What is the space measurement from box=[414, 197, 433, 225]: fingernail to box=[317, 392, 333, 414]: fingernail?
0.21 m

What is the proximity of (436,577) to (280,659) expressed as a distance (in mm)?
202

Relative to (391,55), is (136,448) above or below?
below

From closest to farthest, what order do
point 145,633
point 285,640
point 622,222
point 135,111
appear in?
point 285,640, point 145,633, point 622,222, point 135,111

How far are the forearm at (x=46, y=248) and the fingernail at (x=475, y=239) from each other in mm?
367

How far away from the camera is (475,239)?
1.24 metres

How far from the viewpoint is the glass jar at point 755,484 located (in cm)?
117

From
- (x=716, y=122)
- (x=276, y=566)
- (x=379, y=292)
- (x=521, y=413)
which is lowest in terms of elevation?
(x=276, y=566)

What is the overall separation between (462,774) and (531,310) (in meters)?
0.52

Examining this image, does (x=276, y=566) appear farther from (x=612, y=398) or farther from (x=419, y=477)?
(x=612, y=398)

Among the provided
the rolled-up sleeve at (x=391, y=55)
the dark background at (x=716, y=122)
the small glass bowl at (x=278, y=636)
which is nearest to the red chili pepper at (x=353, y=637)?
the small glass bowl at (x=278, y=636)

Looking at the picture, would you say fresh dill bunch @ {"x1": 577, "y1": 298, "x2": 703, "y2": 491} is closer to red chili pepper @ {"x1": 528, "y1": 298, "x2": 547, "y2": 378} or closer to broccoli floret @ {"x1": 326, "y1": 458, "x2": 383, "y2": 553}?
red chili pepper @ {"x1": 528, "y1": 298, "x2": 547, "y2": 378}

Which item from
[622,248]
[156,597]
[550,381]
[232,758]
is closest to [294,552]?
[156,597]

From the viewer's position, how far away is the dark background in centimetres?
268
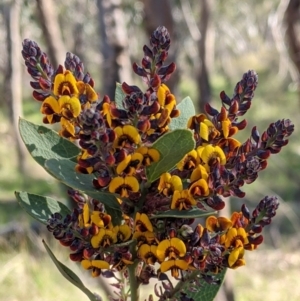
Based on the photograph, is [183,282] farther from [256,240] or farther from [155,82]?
[155,82]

+-------+

▶ [PROMPT]
Can you reproduce the listing from the line containing "Based on the" through the end, changing "farther from" to "more distant from" and leaving everything else as it is?

▶ [ANSWER FOR THIS EXERCISE]
Based on the photograph, is [183,282] more distant from [256,240] or more distant from [155,82]?
[155,82]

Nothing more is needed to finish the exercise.